### Given exercise
Rewrite the devotional on God seeming distant, beginning at "Tommy Lasorda, former" and stopping after "presence and activity!", and swap "ballpark" for "stadium".

### Extract

When God Seems Distant


“I’m convinced that nothing can separate us from God’s love in Christ Jesus our Lord.”
Romans 8:38a (Common English Bible)

           Tommy Lasorda, former manager of the Los Angeles Dodgers, tells about an experience he had in church. One Sunday he was in Cincinnati for a ball game against the Reds. That morning he went to early morning Mass and happened to see the Red’s manger there. They were old friends and sat beside each other during Mass. Afterward, the Red’s manager said, “Tommy, I’ll see you at the ballpark. I’m going to hang around a little.” Lasorda said that when he reached the door, he glanced back over his shoulder. He noticed that his friend was praying at the altar and lighting a candle. He said, “I thought about that for a few moments. Then, since we needed a win very badly, I doubled back and blew out his candle.”[i] Though misguided, what a powerful demonstration of faith in God’s presence and activity!

######
### Dataset records

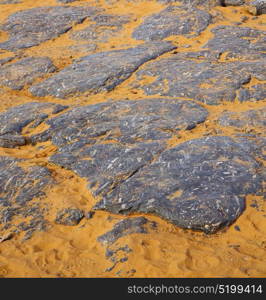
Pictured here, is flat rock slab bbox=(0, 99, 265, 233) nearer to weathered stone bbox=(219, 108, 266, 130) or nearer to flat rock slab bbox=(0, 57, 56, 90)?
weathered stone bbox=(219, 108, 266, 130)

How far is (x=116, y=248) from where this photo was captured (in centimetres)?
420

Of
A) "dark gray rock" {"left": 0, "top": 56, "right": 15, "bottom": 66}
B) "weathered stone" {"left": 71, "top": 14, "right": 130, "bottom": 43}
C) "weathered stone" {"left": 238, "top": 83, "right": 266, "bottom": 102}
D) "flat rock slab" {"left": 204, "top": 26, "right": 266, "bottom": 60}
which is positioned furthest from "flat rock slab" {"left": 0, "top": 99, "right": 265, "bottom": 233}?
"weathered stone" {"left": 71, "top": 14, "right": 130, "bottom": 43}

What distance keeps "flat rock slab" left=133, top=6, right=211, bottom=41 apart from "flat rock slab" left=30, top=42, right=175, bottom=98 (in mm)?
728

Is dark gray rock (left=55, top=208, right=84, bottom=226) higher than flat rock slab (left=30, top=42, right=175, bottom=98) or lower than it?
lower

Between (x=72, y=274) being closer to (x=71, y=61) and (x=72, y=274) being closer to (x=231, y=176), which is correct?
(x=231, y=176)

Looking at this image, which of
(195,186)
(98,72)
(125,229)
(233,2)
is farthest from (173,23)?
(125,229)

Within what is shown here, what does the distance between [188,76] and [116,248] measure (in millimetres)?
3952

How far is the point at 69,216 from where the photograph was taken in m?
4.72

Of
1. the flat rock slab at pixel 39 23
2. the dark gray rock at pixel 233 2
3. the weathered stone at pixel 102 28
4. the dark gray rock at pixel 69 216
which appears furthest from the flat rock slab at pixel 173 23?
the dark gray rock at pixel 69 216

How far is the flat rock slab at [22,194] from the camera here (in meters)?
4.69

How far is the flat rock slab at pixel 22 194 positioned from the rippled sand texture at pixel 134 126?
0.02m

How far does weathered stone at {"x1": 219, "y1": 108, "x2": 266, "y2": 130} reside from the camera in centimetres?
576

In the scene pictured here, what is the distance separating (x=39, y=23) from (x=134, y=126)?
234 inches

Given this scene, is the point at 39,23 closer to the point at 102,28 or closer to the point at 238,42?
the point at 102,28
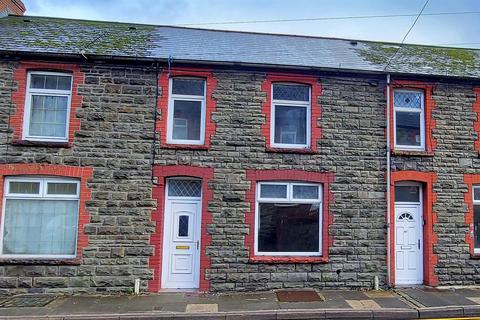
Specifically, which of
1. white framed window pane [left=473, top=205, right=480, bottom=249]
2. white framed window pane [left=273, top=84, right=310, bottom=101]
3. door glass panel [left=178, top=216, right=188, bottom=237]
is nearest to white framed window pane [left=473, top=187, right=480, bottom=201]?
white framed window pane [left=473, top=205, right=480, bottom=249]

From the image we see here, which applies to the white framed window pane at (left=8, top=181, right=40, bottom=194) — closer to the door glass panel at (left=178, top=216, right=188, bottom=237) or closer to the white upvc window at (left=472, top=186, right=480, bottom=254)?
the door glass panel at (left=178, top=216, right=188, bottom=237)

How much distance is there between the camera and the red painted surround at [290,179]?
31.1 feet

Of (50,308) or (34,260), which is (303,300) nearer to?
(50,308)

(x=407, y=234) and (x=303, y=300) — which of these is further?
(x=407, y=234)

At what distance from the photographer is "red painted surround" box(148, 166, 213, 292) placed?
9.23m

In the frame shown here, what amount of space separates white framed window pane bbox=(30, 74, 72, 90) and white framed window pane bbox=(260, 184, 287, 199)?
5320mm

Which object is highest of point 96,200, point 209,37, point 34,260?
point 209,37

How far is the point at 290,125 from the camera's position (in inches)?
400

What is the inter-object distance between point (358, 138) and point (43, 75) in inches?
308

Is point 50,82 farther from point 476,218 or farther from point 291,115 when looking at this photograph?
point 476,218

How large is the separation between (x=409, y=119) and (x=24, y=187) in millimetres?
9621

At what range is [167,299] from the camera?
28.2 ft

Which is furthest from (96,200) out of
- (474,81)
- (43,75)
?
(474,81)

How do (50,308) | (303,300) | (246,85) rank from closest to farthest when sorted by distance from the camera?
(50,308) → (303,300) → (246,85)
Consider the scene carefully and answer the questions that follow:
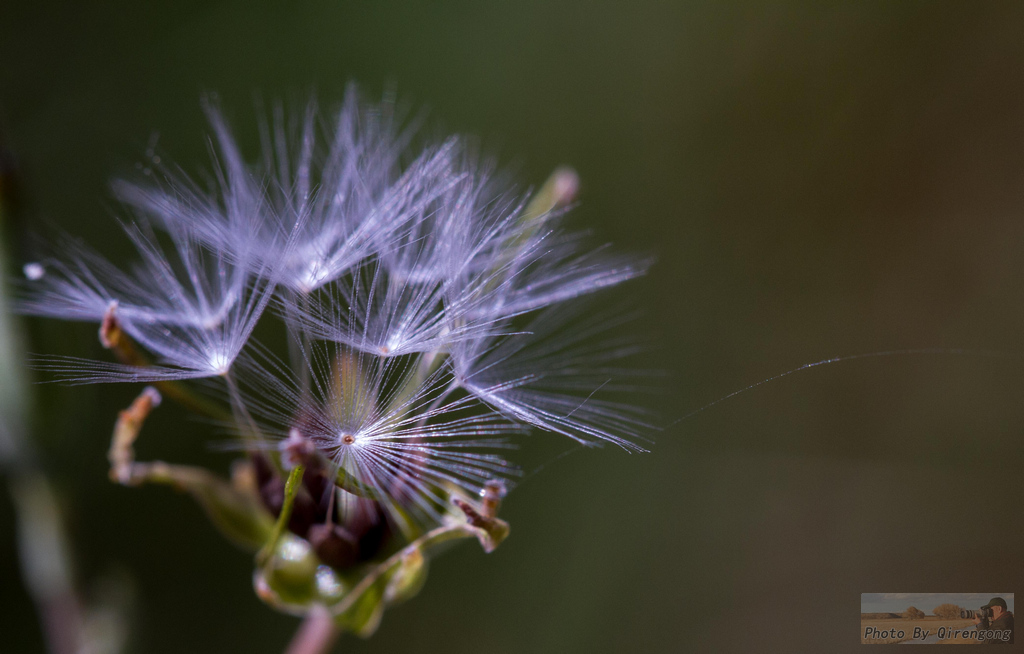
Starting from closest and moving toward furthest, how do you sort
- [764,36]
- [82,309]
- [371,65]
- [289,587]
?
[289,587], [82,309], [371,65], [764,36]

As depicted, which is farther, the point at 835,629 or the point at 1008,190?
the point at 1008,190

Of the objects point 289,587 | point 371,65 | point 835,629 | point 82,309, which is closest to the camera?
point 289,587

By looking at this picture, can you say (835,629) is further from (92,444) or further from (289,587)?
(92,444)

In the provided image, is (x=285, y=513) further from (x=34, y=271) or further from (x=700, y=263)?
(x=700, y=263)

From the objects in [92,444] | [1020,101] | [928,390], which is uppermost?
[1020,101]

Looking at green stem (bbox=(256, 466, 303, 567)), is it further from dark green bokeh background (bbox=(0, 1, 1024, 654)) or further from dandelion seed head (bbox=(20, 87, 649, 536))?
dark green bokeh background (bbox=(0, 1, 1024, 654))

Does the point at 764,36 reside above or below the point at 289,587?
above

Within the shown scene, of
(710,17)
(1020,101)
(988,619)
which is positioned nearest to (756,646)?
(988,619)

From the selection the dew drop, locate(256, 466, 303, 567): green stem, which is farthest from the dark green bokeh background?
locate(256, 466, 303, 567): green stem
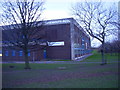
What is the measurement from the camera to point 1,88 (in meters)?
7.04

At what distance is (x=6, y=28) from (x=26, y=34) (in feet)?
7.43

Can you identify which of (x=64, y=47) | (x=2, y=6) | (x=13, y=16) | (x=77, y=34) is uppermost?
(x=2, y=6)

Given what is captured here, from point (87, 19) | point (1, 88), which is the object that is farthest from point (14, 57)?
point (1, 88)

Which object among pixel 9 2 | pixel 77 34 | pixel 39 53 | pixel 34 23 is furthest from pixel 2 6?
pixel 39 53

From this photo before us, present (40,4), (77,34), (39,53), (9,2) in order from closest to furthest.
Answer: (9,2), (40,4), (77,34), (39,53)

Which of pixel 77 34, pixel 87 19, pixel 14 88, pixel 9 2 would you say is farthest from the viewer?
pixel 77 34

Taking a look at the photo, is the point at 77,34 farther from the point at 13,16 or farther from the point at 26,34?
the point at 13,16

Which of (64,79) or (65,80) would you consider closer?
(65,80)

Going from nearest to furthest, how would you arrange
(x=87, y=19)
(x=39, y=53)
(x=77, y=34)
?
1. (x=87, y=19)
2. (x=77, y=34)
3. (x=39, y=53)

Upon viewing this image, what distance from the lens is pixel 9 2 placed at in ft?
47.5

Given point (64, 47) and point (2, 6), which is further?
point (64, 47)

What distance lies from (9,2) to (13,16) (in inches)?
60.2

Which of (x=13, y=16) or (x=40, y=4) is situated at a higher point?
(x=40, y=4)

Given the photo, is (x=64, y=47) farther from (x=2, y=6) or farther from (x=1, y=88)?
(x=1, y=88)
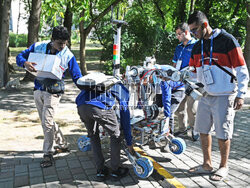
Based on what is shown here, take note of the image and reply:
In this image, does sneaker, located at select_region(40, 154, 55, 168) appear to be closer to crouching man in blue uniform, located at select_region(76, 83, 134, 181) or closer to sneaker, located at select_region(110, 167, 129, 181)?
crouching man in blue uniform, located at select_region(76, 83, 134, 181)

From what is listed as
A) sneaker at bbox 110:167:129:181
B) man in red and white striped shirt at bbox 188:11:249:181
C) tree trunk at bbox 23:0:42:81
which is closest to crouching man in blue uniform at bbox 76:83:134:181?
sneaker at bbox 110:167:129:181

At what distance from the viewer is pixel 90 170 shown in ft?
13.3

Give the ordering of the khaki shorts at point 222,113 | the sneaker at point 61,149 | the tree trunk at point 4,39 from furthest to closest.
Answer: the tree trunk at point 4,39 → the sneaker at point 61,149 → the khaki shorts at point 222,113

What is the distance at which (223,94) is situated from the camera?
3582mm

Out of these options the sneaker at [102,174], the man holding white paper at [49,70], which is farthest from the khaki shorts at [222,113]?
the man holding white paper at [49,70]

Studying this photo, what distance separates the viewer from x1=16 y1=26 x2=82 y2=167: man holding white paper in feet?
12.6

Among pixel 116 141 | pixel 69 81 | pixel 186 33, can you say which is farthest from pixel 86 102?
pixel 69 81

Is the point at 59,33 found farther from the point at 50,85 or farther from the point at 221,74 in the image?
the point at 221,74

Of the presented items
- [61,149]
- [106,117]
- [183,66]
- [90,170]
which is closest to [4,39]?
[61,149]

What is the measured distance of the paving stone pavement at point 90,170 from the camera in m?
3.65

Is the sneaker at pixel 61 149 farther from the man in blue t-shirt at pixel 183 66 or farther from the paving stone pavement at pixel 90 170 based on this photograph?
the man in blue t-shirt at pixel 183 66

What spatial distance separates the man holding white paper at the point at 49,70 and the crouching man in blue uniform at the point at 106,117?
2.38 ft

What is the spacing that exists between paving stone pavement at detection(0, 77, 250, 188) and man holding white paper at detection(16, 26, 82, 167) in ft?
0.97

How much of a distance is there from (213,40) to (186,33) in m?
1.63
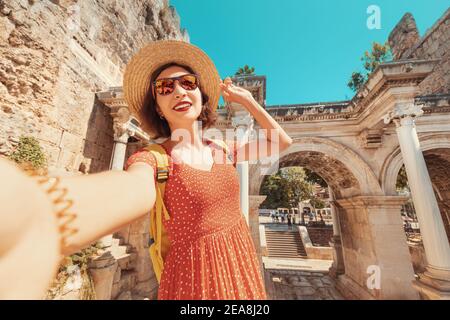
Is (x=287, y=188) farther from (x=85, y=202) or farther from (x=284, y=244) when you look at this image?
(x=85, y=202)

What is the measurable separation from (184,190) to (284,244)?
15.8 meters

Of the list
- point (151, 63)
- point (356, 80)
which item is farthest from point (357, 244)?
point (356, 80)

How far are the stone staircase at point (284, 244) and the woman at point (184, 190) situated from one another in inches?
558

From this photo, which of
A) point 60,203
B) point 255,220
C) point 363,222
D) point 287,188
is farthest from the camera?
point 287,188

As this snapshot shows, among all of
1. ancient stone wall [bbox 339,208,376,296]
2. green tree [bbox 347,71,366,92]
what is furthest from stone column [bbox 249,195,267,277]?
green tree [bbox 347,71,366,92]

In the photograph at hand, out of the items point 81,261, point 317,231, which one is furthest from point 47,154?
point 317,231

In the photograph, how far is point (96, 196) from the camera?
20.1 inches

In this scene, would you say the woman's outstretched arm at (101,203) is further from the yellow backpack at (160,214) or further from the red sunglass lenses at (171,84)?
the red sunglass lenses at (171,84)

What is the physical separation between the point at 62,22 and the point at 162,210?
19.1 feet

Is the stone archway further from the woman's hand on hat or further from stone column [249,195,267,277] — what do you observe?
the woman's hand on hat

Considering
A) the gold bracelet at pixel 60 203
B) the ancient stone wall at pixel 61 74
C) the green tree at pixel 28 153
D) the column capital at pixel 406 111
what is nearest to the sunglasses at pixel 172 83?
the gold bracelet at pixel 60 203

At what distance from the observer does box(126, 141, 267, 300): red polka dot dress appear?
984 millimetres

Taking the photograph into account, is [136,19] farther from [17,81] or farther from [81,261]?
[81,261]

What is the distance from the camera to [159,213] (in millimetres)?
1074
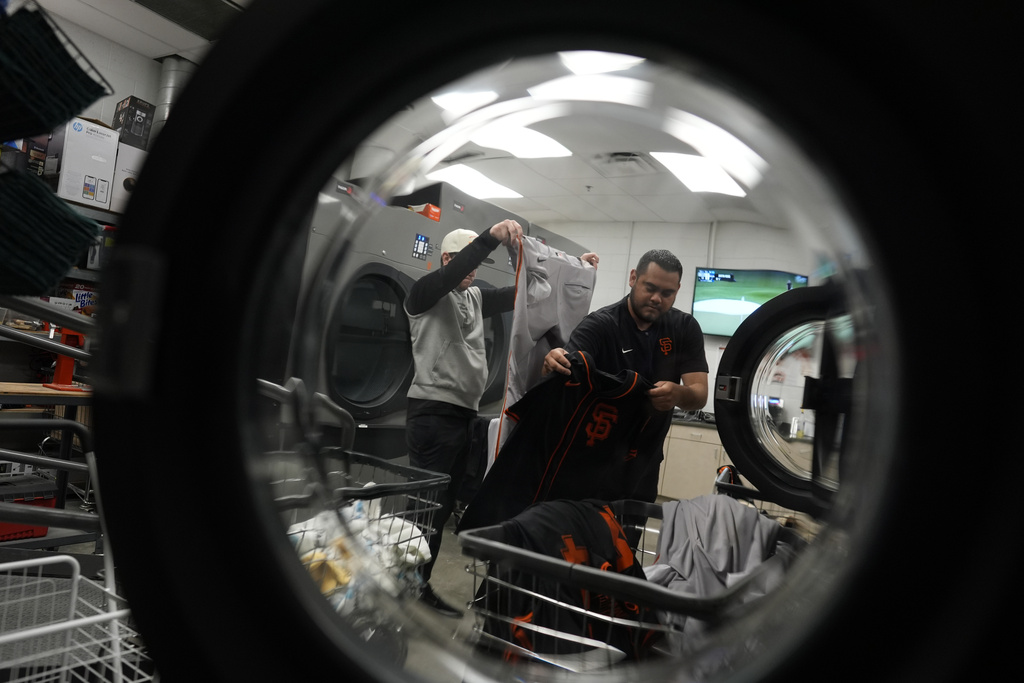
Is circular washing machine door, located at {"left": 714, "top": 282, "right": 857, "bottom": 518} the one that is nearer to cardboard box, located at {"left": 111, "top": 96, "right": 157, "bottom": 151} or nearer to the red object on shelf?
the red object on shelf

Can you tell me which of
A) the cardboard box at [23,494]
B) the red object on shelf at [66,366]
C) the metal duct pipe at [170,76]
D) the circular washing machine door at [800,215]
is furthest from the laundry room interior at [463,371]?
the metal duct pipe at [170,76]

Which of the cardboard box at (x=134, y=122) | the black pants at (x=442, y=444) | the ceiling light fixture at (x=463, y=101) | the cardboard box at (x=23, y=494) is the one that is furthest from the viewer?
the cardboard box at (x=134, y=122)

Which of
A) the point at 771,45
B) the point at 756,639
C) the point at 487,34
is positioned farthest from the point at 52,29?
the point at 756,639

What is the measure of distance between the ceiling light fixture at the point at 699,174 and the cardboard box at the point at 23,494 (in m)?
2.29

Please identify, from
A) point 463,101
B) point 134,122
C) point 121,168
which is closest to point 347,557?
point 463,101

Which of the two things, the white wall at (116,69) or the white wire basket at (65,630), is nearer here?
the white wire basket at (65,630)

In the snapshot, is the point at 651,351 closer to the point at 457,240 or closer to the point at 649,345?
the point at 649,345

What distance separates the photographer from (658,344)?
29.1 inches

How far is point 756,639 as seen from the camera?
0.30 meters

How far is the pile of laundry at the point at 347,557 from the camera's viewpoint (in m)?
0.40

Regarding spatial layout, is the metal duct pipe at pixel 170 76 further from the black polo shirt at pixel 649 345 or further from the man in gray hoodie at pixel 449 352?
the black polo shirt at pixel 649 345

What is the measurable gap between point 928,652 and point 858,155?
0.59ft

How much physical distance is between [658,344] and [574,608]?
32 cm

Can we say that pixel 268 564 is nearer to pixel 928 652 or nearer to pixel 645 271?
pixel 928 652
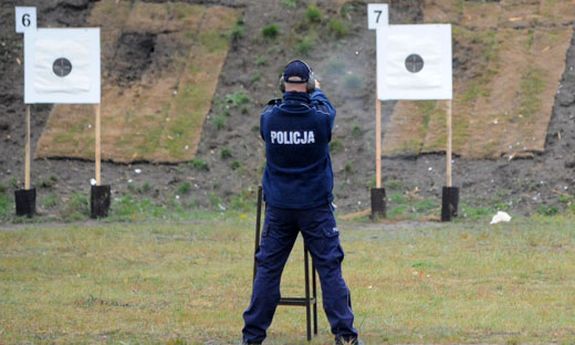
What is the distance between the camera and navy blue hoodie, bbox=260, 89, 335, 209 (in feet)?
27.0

######

### Final result
Tommy Lasorda, former manager of the Los Angeles Dodgers, tells about an experience he had in church. One Sunday he was in Cincinnati for a ball game against the Reds. That morning he went to early morning Mass and happened to see the Red’s manger there. They were old friends and sat beside each other during Mass. Afterward, the Red’s manager said, “Tommy, I’ll see you at the stadium. I’m going to hang around a little.” Lasorda said that when he reached the door, he glanced back over his shoulder. He noticed that his friend was praying at the altar and lighting a candle. He said, “I thought about that for a few moments. Then, since we needed a win very badly, I doubled back and blew out his candle.”[i] Though misguided, what a powerful demonstration of faith in God’s presence and activity!